**TASK DIRECTIONS**
Write out the material below exactly, beginning at the line that contains "annotated bounding boxes, frame 1 of 3 (1270px" and ending with its last line, both ends included; write nothing else.

- - -

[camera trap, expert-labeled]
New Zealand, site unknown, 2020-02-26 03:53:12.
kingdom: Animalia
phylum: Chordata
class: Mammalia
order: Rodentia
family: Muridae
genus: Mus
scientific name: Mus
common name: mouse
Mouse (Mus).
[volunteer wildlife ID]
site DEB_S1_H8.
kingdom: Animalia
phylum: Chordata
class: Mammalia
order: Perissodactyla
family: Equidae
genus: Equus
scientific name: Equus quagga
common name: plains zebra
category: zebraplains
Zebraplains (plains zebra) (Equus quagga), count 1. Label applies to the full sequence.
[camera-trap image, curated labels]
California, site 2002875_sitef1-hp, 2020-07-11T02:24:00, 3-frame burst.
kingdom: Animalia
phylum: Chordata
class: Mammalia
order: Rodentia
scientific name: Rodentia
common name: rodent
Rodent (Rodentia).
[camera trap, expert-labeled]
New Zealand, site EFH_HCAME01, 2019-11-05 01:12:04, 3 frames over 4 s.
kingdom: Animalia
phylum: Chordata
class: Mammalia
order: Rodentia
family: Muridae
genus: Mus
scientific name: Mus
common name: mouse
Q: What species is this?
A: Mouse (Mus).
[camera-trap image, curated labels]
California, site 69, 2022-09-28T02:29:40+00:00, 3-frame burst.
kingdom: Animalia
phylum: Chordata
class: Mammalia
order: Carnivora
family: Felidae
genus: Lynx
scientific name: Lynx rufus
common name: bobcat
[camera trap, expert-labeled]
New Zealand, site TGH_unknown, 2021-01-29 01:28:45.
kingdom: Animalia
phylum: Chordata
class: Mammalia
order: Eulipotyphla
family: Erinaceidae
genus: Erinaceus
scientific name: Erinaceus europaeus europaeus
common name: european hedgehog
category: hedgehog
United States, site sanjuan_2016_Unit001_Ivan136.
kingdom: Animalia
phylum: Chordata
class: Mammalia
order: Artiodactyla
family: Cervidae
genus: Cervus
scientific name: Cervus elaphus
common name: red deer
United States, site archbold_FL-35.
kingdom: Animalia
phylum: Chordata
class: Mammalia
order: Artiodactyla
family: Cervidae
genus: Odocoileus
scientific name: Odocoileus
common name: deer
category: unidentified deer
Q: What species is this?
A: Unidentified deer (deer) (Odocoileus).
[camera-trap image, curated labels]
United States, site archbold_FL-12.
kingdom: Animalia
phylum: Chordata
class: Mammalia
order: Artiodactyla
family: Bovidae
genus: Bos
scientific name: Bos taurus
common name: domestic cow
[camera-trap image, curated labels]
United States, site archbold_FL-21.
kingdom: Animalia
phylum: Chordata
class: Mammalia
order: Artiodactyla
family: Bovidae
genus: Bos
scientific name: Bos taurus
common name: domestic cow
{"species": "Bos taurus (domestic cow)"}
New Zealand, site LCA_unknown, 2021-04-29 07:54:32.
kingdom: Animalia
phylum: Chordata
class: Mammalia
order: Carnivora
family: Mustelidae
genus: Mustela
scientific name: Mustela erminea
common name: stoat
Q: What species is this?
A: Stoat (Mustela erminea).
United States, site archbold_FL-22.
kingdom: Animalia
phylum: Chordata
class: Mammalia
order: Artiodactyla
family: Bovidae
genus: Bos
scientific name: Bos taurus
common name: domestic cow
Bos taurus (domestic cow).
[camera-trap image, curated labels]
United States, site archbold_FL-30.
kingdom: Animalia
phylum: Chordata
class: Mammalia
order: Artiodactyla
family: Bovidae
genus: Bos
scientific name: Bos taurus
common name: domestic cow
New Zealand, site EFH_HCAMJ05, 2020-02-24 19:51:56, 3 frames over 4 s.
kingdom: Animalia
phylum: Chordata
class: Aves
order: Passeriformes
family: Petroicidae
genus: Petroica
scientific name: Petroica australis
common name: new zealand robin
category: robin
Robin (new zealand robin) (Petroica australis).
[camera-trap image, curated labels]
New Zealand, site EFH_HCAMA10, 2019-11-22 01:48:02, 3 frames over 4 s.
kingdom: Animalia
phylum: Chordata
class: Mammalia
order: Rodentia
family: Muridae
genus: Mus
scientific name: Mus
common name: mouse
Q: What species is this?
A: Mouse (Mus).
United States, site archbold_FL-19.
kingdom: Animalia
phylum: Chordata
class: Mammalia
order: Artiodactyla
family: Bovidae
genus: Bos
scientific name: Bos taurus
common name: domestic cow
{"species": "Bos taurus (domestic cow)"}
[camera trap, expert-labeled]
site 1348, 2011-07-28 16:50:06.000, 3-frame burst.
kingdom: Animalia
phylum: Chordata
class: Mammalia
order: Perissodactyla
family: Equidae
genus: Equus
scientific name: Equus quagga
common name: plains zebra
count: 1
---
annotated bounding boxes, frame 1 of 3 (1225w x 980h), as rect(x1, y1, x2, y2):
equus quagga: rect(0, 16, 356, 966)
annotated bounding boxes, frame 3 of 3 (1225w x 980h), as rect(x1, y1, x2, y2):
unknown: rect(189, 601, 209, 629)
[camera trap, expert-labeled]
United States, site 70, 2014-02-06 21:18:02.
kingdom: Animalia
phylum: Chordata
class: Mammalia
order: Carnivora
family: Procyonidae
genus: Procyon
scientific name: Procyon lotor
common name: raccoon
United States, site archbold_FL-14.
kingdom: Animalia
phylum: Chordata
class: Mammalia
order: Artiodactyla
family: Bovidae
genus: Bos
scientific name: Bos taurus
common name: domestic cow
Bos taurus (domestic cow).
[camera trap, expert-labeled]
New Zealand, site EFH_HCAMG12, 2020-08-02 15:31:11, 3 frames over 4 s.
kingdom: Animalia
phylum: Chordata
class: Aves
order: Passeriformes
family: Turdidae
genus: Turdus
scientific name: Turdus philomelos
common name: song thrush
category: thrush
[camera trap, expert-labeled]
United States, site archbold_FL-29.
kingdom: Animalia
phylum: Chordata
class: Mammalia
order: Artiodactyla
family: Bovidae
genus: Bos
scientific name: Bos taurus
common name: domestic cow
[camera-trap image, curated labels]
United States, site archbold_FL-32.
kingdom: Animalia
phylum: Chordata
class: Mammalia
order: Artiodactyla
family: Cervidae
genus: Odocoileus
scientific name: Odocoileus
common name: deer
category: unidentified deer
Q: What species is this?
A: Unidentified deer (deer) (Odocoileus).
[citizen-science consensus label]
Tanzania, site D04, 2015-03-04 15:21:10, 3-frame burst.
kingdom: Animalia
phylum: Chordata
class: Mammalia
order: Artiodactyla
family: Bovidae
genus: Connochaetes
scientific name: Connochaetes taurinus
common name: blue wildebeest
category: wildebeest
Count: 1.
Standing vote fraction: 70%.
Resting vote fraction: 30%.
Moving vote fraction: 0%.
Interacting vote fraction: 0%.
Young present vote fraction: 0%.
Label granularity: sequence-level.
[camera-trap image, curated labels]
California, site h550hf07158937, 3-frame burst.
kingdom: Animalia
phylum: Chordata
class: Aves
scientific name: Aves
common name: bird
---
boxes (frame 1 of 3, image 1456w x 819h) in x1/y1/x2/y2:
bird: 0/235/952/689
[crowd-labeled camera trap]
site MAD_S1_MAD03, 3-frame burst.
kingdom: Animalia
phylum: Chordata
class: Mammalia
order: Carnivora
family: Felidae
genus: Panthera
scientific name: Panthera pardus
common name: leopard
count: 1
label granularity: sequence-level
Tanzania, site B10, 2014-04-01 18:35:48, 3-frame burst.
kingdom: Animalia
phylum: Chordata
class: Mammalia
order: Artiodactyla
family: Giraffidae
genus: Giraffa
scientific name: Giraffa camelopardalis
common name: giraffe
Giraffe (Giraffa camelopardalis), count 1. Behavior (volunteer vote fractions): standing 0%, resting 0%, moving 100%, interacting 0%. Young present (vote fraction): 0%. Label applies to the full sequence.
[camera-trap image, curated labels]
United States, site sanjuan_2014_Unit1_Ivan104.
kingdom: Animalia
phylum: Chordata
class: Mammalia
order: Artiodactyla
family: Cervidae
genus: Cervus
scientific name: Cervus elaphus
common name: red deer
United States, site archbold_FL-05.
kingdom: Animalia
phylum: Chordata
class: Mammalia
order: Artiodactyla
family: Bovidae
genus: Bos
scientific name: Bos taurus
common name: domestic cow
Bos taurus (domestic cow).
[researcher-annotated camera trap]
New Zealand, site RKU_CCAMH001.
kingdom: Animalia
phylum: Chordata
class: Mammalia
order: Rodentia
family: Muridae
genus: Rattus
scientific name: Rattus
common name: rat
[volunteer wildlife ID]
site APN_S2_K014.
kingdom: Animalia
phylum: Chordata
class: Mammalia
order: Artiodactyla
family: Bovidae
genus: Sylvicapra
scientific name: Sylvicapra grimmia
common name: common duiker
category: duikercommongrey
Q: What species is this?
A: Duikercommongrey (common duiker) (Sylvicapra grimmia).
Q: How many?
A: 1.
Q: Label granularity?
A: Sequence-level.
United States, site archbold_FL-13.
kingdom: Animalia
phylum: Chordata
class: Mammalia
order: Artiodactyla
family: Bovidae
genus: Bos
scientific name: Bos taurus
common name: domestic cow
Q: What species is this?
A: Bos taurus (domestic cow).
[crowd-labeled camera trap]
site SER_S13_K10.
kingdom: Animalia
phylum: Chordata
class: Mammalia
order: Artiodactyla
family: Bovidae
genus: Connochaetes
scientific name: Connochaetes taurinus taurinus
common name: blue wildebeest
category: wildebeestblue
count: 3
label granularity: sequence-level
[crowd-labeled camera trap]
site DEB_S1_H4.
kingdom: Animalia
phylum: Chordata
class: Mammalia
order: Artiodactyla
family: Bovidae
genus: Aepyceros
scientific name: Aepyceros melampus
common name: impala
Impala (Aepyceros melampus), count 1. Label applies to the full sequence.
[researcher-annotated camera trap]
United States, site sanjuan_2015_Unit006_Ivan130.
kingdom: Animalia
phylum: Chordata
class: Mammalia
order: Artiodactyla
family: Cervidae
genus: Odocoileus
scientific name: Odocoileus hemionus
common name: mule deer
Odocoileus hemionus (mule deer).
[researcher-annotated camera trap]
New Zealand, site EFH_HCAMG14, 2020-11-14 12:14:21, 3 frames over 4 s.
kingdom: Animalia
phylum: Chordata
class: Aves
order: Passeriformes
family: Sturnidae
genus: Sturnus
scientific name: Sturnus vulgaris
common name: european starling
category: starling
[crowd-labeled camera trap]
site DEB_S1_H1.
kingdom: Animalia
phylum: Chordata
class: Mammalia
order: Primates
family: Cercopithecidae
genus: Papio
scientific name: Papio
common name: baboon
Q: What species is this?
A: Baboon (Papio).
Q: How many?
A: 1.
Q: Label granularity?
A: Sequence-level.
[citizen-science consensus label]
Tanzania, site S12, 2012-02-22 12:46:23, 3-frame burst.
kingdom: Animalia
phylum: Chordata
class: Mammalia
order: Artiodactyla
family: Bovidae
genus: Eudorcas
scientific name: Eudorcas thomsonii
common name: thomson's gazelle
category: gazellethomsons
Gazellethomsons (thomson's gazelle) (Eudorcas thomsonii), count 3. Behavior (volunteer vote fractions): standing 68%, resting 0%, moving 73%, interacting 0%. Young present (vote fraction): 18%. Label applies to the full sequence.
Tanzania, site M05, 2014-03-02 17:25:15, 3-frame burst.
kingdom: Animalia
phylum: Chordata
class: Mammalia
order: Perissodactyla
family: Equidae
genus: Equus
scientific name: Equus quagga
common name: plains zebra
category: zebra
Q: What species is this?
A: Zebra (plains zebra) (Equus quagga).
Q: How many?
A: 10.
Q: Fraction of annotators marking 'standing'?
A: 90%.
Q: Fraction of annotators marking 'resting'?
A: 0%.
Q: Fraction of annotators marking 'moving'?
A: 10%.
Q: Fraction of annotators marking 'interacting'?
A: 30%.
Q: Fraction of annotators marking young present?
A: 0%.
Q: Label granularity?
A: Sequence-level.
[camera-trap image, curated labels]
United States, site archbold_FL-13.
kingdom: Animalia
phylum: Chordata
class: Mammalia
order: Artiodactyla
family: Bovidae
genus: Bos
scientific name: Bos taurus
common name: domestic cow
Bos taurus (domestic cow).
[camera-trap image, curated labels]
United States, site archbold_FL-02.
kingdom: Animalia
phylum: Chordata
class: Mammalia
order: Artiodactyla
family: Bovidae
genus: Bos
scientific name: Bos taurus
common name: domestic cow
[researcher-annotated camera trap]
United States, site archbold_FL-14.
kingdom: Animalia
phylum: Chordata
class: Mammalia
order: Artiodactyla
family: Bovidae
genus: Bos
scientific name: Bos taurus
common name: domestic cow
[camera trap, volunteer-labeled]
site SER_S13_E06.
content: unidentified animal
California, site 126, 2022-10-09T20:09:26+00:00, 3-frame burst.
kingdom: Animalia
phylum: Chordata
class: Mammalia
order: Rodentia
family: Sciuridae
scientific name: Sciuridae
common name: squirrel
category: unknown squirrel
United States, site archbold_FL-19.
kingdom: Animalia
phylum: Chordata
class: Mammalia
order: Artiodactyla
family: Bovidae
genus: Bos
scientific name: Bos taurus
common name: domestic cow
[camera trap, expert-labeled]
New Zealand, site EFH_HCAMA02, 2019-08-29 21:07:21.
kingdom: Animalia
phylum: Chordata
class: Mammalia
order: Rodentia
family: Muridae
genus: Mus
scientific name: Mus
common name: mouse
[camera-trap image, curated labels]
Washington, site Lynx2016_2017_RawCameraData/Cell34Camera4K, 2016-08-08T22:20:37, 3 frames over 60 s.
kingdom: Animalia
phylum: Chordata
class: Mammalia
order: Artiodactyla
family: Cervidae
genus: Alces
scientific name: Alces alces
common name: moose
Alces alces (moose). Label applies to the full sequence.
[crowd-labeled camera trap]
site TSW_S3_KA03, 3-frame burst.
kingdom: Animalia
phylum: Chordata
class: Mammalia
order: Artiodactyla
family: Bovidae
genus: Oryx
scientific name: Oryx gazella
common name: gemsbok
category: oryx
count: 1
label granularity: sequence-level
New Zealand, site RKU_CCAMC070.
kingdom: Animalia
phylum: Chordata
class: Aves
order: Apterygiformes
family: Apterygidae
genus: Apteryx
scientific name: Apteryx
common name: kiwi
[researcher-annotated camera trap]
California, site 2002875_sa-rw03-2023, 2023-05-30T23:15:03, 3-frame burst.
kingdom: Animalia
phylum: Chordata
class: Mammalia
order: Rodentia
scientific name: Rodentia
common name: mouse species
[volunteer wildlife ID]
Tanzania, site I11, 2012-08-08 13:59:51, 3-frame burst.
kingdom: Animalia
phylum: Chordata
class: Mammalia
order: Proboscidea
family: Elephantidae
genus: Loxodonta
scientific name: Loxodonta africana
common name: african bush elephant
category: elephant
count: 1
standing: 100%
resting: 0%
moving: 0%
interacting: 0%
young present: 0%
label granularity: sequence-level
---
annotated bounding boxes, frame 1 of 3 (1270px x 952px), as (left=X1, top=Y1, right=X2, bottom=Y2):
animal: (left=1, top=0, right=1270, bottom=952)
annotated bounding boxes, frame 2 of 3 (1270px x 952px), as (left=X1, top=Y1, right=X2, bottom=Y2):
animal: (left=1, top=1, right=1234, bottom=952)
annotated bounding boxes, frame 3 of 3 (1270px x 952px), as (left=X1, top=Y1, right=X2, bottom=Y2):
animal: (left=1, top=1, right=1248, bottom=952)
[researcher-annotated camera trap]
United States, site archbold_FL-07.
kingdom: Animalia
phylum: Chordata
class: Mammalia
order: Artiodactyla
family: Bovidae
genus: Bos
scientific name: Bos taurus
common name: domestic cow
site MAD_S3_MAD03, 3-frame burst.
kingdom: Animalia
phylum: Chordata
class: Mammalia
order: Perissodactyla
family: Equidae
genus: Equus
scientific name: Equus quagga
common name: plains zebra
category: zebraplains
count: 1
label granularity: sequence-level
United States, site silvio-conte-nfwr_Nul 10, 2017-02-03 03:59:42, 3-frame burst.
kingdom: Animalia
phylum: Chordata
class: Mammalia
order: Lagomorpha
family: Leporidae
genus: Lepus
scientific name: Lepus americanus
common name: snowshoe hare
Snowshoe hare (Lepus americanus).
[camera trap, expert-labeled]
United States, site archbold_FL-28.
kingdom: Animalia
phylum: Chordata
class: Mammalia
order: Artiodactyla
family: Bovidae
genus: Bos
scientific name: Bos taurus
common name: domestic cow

- - -

**THE COMPLETED TASK**
annotated bounding boxes, frame 1 of 3 (1270px x 952px), as (left=X1, top=Y1, right=X2, bottom=Y2):
animal: (left=1, top=0, right=1270, bottom=952)
annotated bounding boxes, frame 2 of 3 (1270px x 952px), as (left=X1, top=Y1, right=X2, bottom=Y2):
animal: (left=1, top=1, right=1234, bottom=952)
annotated bounding boxes, frame 3 of 3 (1270px x 952px), as (left=X1, top=Y1, right=X2, bottom=Y2):
animal: (left=1, top=1, right=1248, bottom=952)
[researcher-annotated camera trap]
United States, site archbold_FL-07.
kingdom: Animalia
phylum: Chordata
class: Mammalia
order: Artiodactyla
family: Bovidae
genus: Bos
scientific name: Bos taurus
common name: domestic cow
site MAD_S3_MAD03, 3-frame burst.
kingdom: Animalia
phylum: Chordata
class: Mammalia
order: Perissodactyla
family: Equidae
genus: Equus
scientific name: Equus quagga
common name: plains zebra
category: zebraplains
count: 1
label granularity: sequence-level
United States, site silvio-conte-nfwr_Nul 10, 2017-02-03 03:59:42, 3-frame burst.
kingdom: Animalia
phylum: Chordata
class: Mammalia
order: Lagomorpha
family: Leporidae
genus: Lepus
scientific name: Lepus americanus
common name: snowshoe hare
Snowshoe hare (Lepus americanus).
[camera trap, expert-labeled]
United States, site archbold_FL-28.
kingdom: Animalia
phylum: Chordata
class: Mammalia
order: Artiodactyla
family: Bovidae
genus: Bos
scientific name: Bos taurus
common name: domestic cow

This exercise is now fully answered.